* Exercise prompt: The listing is to be transcribed in full, with its images left out.

* Information provided:
-.-.-
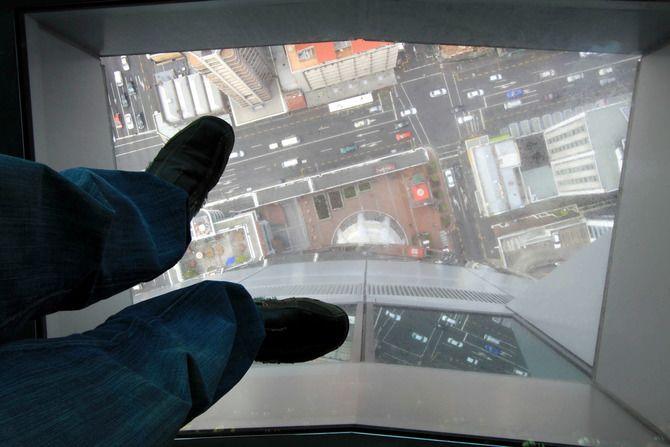 Стеклянный пол в лифте башни Скай-Тауэр
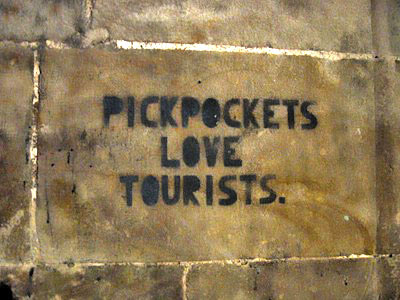 barcelona_pickpockets_love_tourists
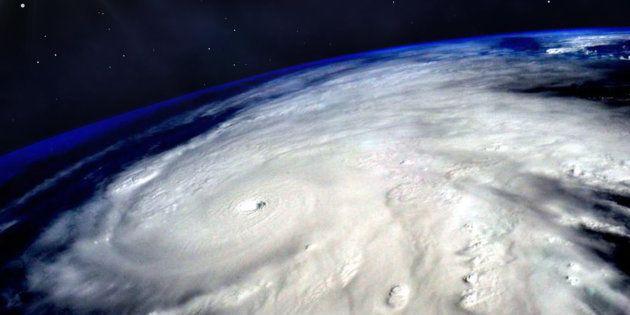 宇宙から撮影した台風の映像。画像はイメージ写真です。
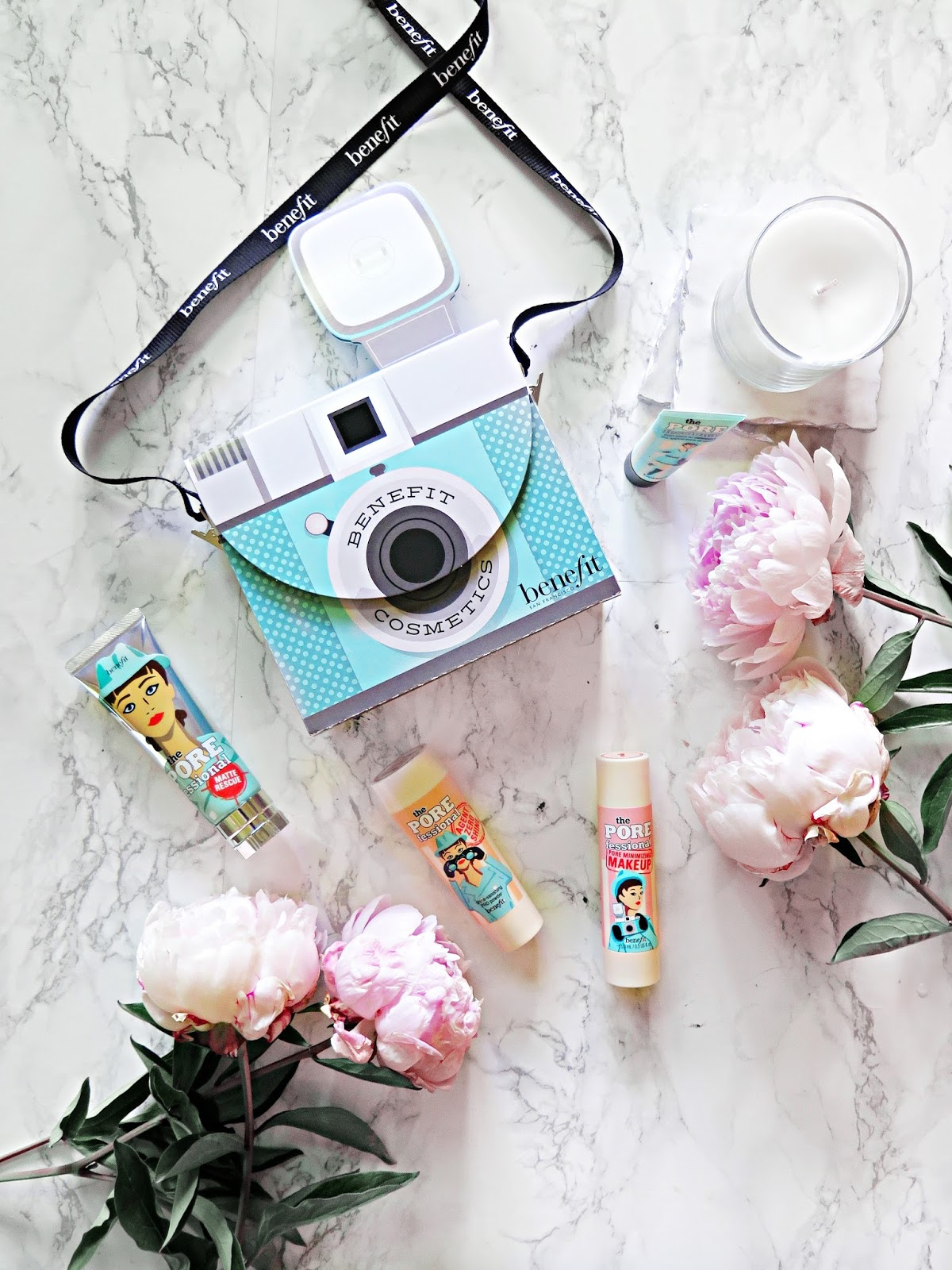 Pores No More | NEW Benefit Cosmetics The POREfessional Pore Minimizing Makeup | Review | labellesirene.ca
-.-.-
* Task solution:
 Стеклянный пол в лифте башни Скай-Тауэр
 barcelona_pickpockets_love_tourists
 宇宙から撮影した台風の映像。画像はイメージ写真です。
 Pores No More | NEW Benefit Cosmetics The POREfessional Pore Minimizing Makeup | Review | labellesirene.ca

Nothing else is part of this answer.